Yesterday the gold open interest fell 2085 contracts to 321,411. COMEX
gold futures fell in the three weeks ended Oct. 7 and was at the lowest since
August, 2007, according to Commodity Futures Trading Commission data. Gold
open interest was as high as 506,000 in mid March when gold rose to over $1,000/oz.
Bear Stearns are rumoured to have had significant long positions that they
had to liquidate with JP Morgan being on the short side.
Gold was trading at $650 in August 2007 and this figure is very bullish for
gold and shows it is again massively oversold on the COMEX.
Reuters Wealth Management Summit - Wealthy Favour Cash, Government Bonds
and Gold
Gold has continued to tread water and not made expected gains as the process
of massive deleveraging of the entire international financial system is resulting
in unprecedented selling in nearly all markets including the huge commodity
index funds. These index funds such as the Goldman Sachs Commodities Index,
Reuters/Jefferies CRB index, the Dow Jones Commodity Index and the Dow Jones-AIG
Commodity Index have been the recipients of billions of dollars of funds in
recent months - often from massive corporate, state and national pension funds
(such as the Irish National Pension Reserve Fund which invested in the Goldman
Sachs Commodities Index).
The Reuters Wealth Management Summit heard that wealthy investors are seeking
the safety of cash, government bonds and gold. World's super-rich focus on
safe investments
The credit crunch has scared even the world's richest people into sticking
their assets in safe havens.
Private bankers and asset managers at the Reuters Wealth Management Summit
said gold, cash and government bonds were again in favour.

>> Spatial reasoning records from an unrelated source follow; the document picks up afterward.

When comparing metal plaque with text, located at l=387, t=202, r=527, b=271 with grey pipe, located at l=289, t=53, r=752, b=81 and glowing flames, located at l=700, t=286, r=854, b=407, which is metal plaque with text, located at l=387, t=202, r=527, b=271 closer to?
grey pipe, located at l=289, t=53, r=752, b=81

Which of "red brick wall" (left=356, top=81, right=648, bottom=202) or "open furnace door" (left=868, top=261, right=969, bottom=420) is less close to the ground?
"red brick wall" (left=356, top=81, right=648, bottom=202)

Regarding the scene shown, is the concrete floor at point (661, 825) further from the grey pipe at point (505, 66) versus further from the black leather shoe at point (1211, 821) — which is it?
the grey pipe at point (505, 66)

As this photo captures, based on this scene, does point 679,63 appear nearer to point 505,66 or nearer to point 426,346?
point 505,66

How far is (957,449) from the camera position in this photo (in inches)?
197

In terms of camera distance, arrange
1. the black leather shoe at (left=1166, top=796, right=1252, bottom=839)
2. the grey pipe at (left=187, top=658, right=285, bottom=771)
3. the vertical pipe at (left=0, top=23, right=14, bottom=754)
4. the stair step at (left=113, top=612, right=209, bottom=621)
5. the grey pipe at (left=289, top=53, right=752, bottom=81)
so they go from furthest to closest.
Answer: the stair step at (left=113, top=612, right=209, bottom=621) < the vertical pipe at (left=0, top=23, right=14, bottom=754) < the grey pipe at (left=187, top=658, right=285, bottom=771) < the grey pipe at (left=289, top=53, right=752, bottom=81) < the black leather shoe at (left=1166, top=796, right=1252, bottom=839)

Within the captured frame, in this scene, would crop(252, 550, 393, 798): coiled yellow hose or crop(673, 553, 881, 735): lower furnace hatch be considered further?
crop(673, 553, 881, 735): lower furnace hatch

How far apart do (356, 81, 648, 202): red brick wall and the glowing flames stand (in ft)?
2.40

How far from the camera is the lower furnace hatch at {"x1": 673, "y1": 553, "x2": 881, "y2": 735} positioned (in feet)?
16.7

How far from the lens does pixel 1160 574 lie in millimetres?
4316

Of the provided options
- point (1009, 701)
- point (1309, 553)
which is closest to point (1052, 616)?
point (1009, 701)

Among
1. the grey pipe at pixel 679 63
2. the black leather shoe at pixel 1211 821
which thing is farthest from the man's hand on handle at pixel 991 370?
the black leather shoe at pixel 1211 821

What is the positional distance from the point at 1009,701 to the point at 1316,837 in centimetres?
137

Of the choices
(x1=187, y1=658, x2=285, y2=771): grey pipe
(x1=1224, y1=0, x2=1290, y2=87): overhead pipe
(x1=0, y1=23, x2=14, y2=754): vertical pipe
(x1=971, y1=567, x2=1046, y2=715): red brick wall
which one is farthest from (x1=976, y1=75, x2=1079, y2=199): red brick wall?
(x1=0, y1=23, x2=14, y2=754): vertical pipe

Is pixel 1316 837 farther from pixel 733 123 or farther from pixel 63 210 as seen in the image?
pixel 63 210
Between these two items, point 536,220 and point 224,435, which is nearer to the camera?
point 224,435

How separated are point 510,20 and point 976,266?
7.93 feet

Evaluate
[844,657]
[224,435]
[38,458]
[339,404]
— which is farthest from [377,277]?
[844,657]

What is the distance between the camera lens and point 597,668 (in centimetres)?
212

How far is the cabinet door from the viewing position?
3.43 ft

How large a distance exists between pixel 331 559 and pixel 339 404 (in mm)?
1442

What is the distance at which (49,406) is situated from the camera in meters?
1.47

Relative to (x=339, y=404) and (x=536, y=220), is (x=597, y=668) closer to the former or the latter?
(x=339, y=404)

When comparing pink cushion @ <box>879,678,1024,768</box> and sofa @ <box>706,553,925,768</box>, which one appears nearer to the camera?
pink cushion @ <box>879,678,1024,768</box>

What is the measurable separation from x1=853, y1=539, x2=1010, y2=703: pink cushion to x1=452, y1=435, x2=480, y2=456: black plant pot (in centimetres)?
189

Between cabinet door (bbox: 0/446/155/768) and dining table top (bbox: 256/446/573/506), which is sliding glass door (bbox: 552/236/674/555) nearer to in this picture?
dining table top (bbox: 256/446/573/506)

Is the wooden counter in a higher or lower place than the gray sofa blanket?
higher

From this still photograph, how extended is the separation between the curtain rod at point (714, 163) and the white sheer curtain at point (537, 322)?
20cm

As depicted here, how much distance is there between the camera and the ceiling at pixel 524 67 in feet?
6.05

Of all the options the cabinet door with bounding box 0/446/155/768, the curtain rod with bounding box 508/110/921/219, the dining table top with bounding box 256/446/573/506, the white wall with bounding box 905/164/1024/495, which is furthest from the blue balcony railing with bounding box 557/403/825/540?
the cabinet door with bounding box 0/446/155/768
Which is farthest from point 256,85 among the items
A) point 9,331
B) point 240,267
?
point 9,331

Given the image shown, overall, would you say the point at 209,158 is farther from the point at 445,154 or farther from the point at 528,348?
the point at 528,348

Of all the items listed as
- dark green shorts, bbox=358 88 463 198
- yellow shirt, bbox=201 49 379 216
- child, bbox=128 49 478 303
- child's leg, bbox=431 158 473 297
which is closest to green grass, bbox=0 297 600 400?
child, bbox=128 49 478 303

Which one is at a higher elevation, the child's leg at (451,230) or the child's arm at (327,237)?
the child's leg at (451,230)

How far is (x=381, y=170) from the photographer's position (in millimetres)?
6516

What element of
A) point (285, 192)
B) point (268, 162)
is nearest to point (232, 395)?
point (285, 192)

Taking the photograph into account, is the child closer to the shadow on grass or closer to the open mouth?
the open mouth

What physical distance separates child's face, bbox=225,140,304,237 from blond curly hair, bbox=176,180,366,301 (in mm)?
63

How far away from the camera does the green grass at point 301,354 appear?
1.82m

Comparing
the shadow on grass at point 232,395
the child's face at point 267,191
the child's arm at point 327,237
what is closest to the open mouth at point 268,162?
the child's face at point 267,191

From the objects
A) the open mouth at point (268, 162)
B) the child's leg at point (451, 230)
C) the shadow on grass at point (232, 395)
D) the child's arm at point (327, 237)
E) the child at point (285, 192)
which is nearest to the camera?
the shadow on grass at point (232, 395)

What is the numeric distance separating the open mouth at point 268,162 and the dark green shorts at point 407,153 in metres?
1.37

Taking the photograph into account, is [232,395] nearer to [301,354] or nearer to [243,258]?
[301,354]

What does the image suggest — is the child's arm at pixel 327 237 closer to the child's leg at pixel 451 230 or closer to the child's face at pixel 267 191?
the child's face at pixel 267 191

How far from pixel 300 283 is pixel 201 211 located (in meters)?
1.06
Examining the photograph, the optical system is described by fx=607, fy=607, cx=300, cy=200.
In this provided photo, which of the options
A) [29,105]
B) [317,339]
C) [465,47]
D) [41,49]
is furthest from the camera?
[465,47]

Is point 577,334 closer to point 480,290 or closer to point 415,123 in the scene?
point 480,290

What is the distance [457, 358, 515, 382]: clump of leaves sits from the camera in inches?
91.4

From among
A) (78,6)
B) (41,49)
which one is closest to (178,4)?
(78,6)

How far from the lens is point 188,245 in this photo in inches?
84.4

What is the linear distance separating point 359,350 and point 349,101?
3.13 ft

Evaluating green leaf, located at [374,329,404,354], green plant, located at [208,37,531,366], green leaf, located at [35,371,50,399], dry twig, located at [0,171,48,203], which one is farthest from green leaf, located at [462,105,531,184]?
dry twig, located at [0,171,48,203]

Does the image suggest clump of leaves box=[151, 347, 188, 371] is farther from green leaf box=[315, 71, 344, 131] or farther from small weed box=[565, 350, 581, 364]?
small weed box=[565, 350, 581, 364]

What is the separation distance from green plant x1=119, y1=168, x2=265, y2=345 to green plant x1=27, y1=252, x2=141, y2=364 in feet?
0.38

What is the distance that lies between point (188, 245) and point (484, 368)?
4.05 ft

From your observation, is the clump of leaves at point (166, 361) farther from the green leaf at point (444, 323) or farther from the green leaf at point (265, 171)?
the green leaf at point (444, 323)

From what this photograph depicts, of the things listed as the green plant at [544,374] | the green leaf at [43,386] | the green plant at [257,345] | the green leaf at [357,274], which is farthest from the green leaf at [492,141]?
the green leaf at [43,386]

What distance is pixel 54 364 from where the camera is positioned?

Real tangible assets
such as gold were in favour again as wealth accumulation is shunned for wealth
preservation.
As the deleveraging of the global financial system continues and government
and central banks internationally adopt the "inflate or die" motto, soon
these investors will realize that cash and bonds are not the safe havens
they thought they were and gold will become the asset class of choice as
it was in the stagflation of the 1970s and the deflation of the 1930s.